Data entries:
+++

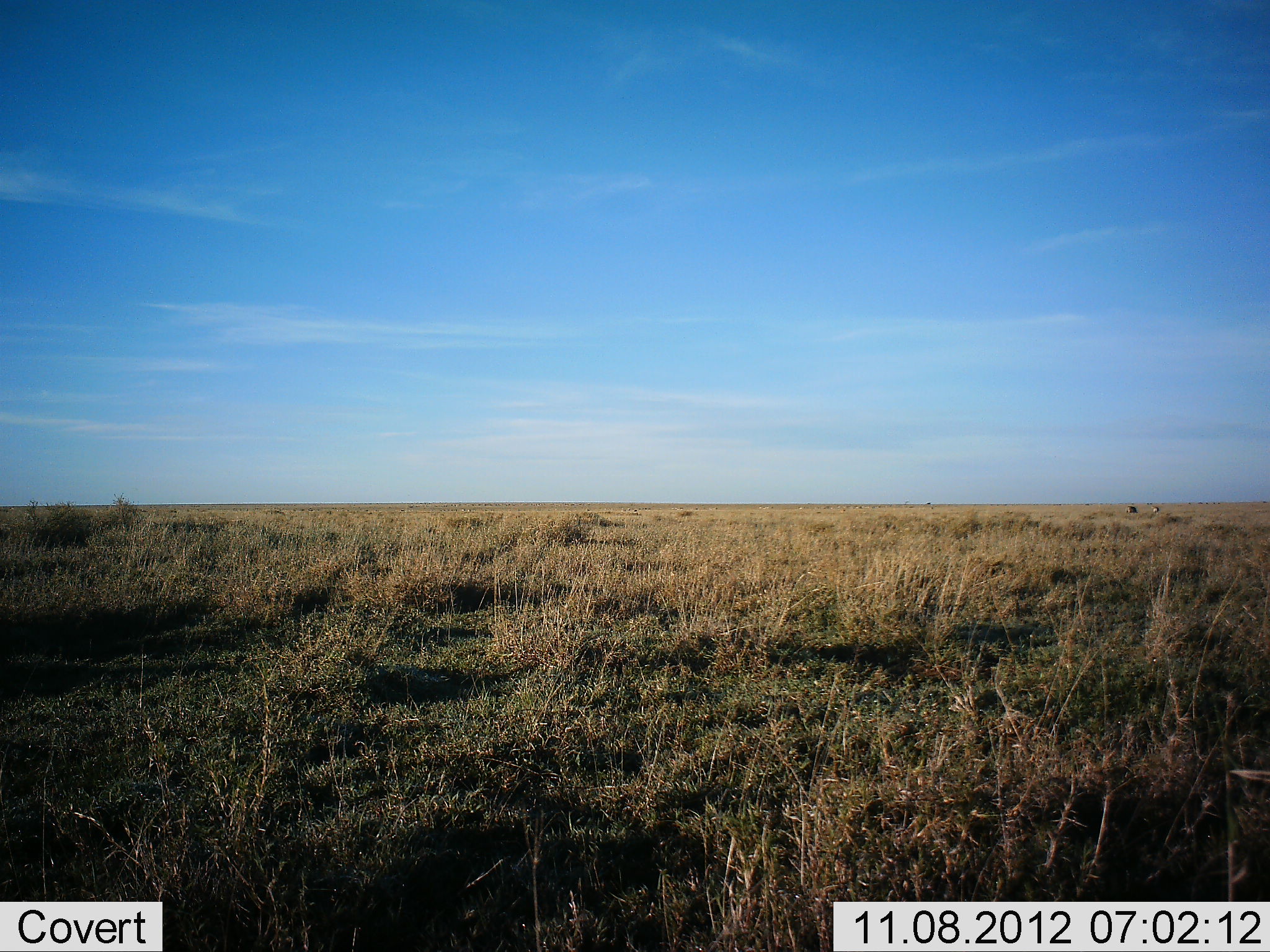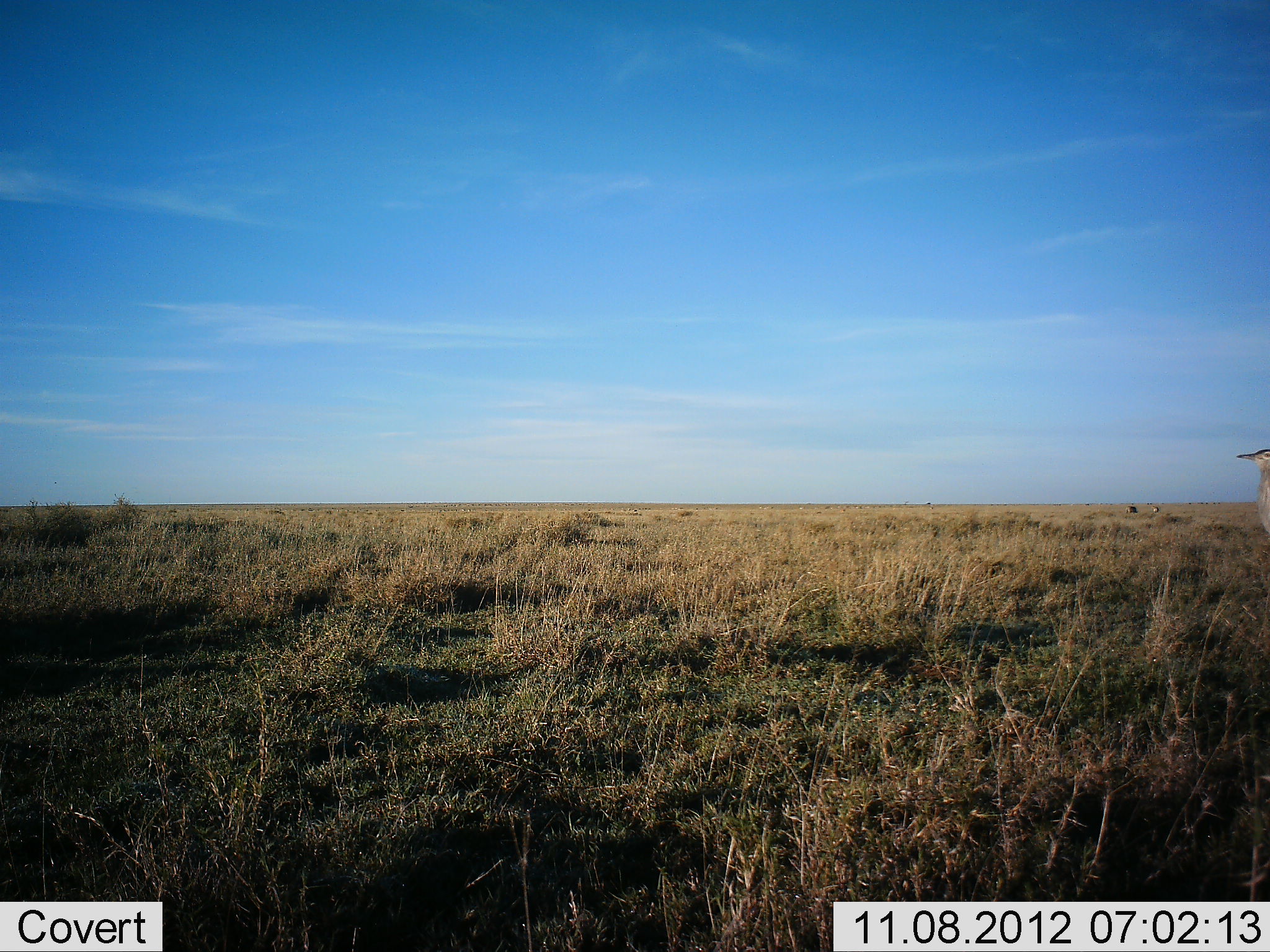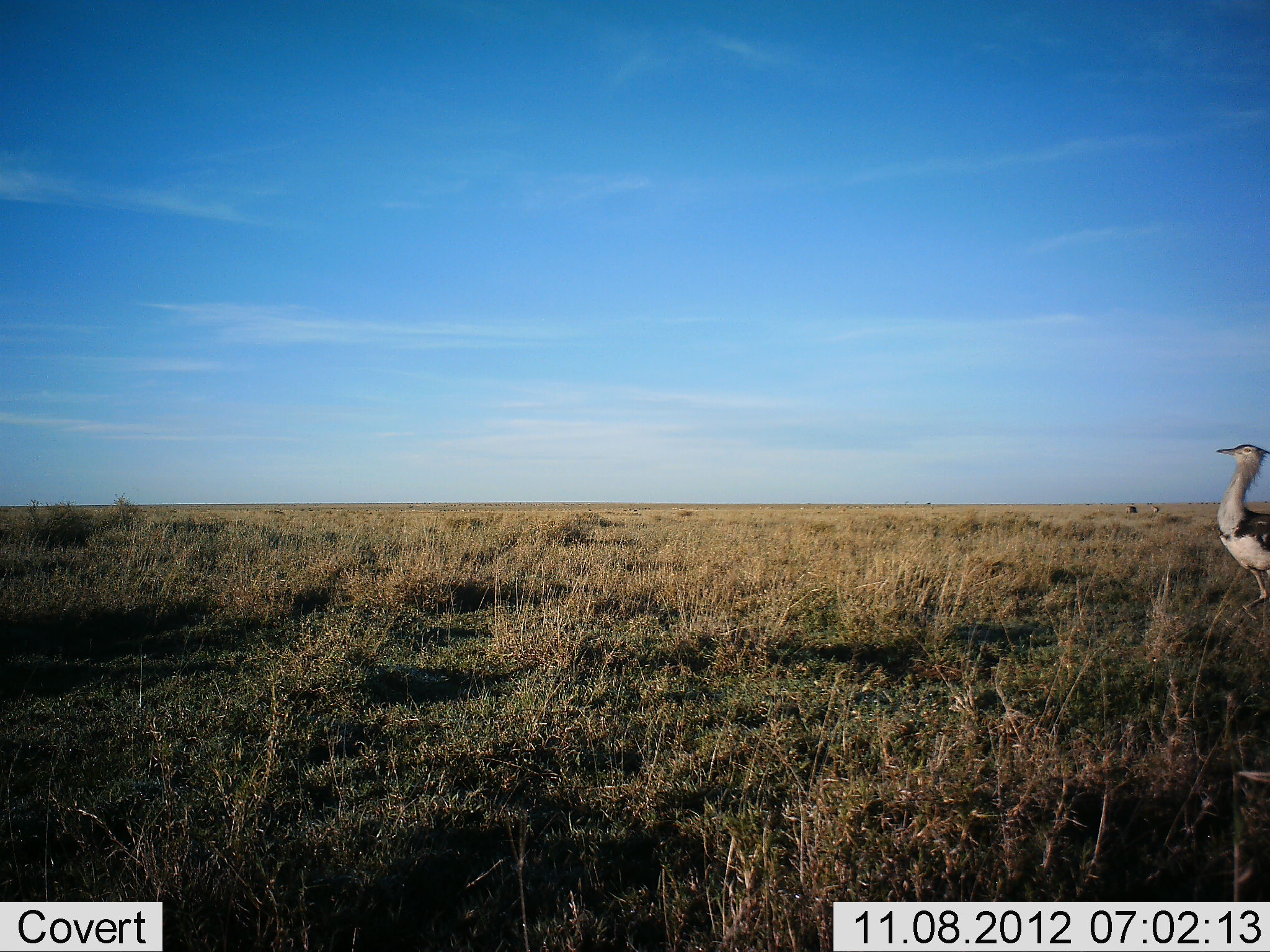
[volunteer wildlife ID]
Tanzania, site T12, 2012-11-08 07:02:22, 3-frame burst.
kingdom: Animalia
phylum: Chordata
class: Aves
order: Otidiformes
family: Otididae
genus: Ardeotis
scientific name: Ardeotis kori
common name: kori bustard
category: koribustard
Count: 1.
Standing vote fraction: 20%.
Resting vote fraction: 0%.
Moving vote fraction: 90%.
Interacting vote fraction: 0%.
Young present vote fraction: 0%.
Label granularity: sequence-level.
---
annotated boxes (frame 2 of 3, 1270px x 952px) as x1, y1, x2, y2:
animal: 1236, 447, 1270, 534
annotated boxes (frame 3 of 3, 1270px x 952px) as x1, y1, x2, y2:
animal: 1215, 444, 1270, 611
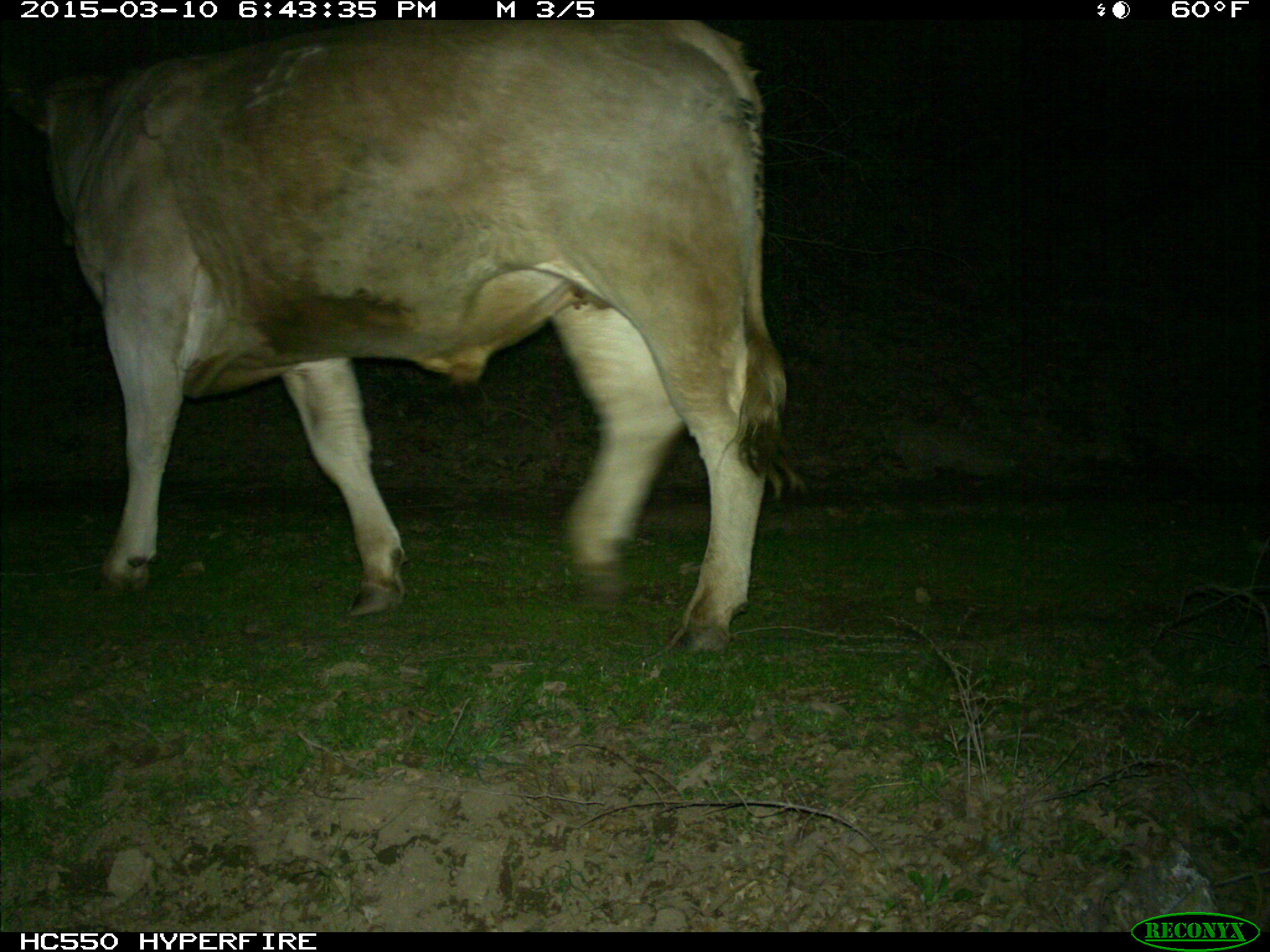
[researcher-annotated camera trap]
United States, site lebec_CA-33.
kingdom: Animalia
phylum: Chordata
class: Mammalia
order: Artiodactyla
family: Bovidae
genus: Bos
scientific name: Bos taurus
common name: domestic cow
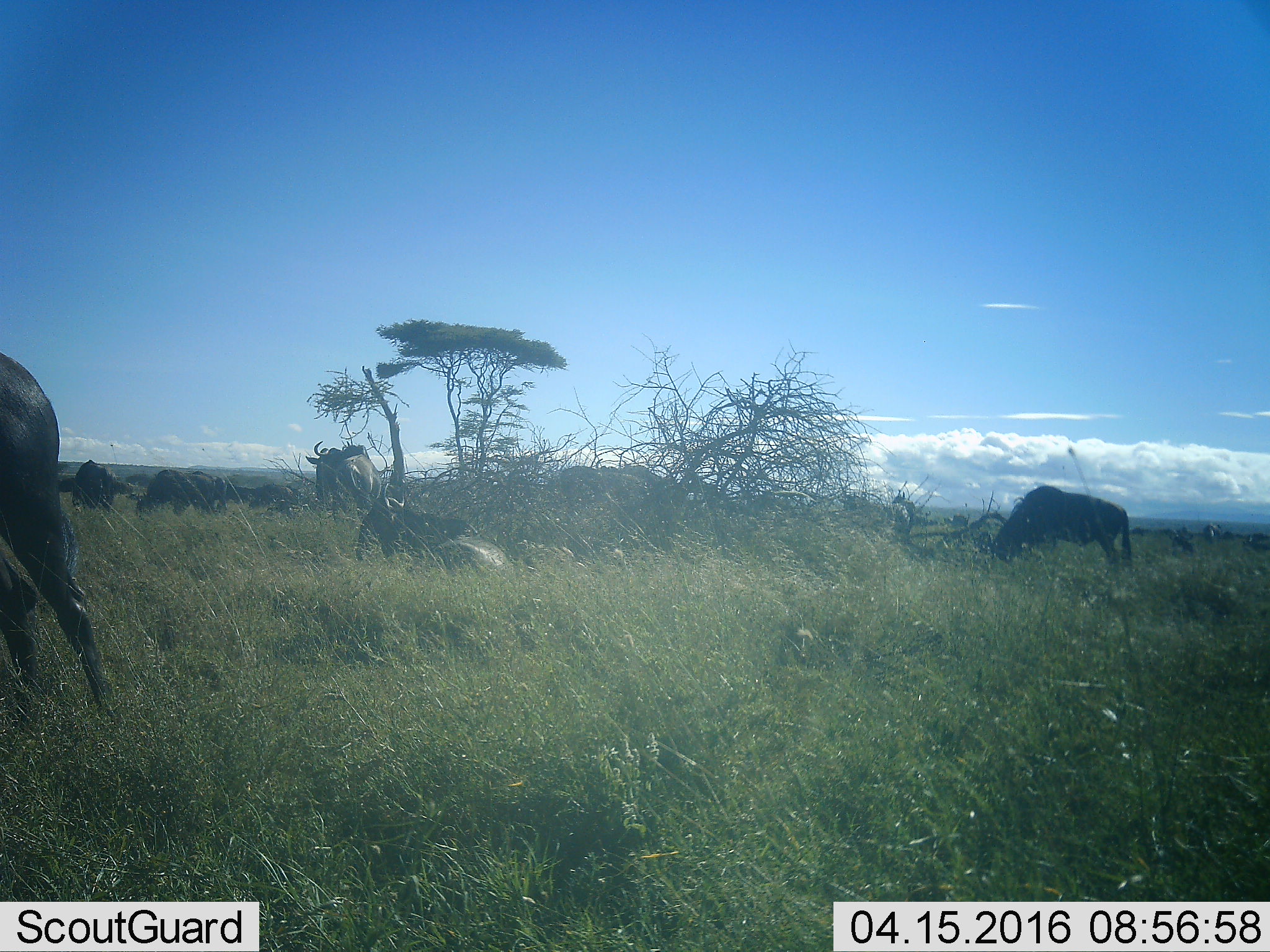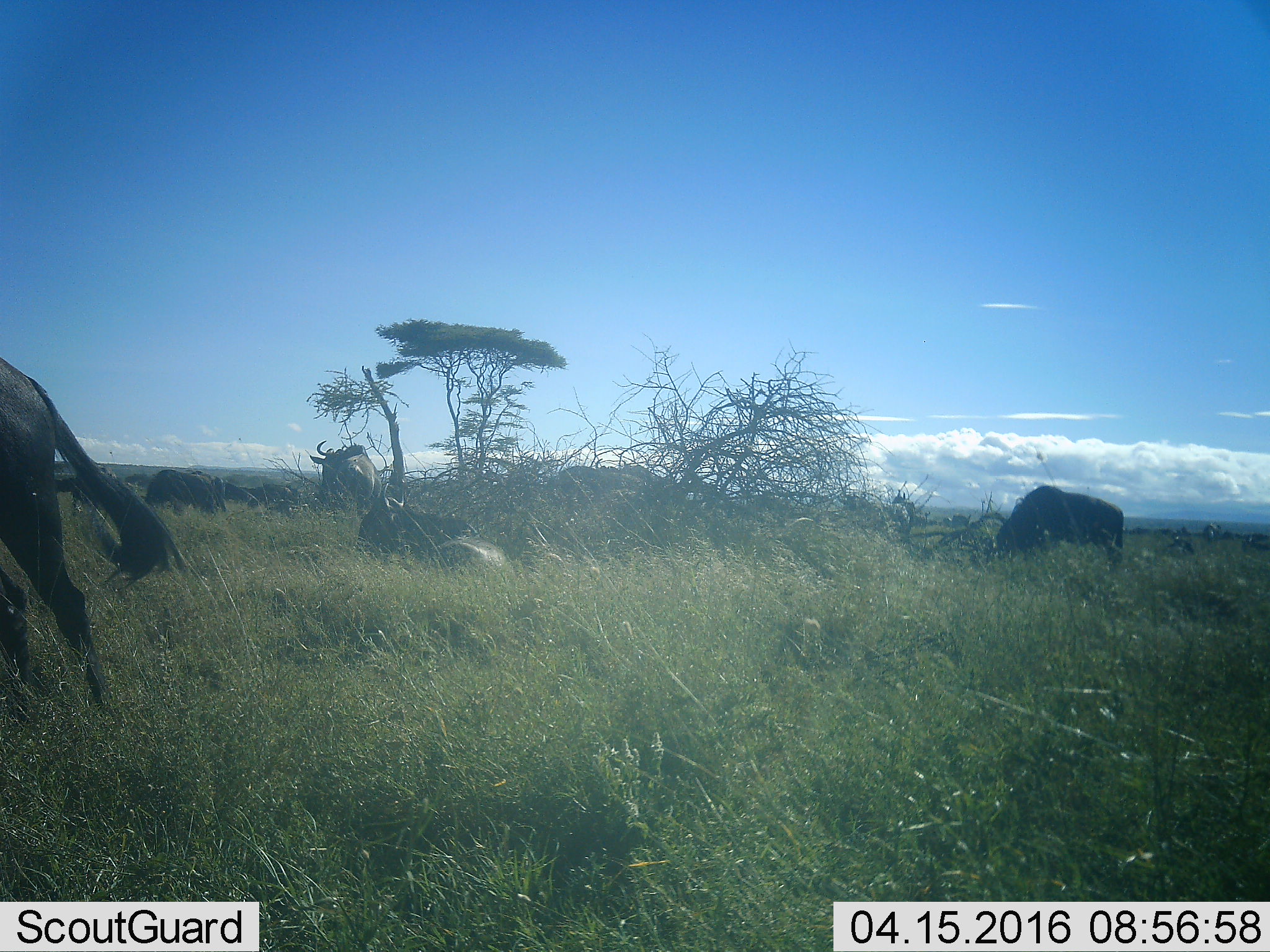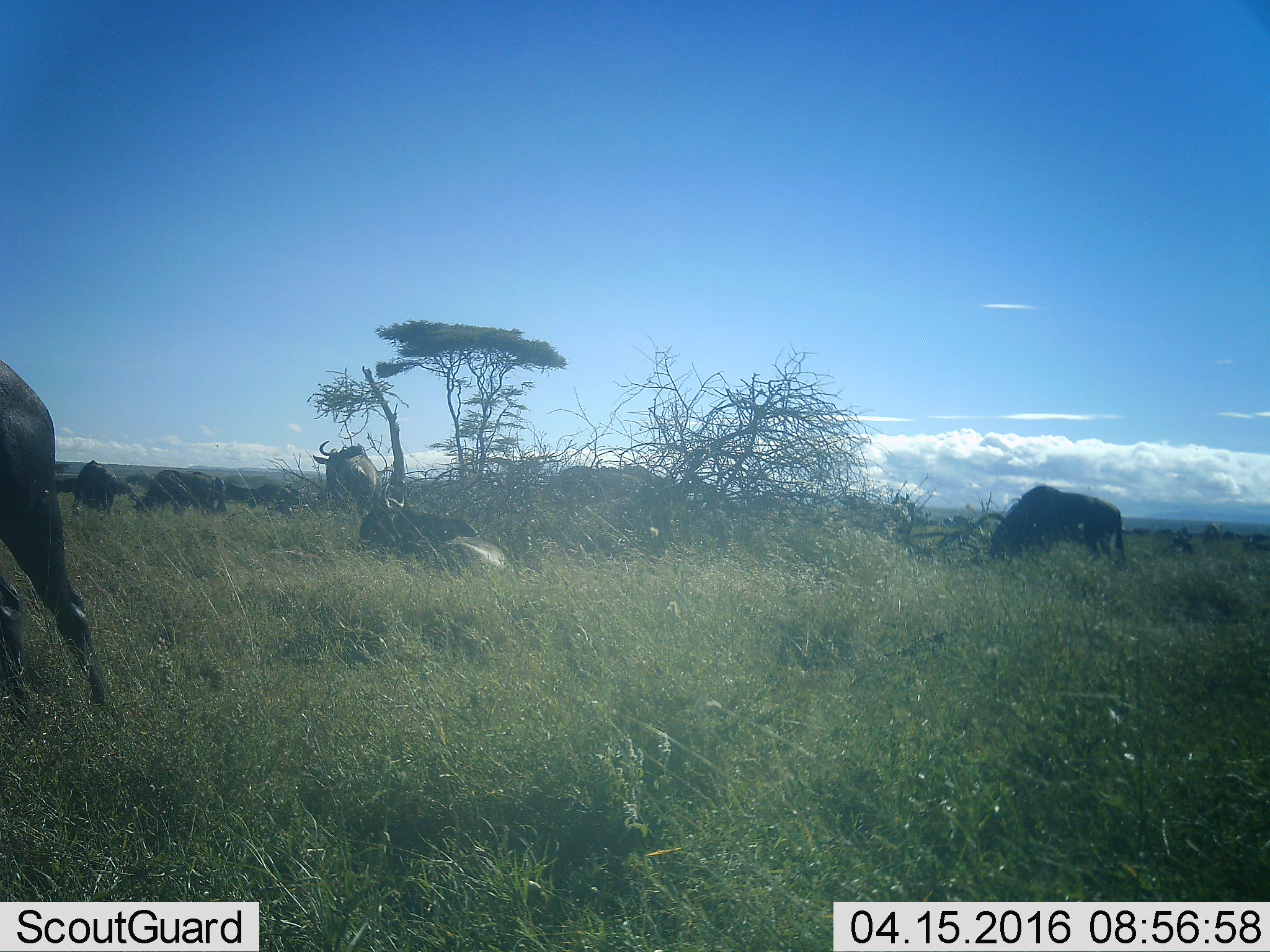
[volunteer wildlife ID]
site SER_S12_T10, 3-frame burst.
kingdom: Animalia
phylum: Chordata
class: Mammalia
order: Artiodactyla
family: Bovidae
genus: Connochaetes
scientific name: Connochaetes taurinus taurinus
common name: blue wildebeest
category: wildebeestblue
Wildebeestblue (blue wildebeest) (Connochaetes taurinus taurinus), count 11-50. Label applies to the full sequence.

+++

__WORK REQUEST__:
Look through the entries for the string "burst". Every line that has it belongs in the answer.

__THE COMPLETED TASK__:
Tanzania, site T12, 2012-11-08 07:02:22, 3-frame burst.
site SER_S12_T10, 3-frame burst.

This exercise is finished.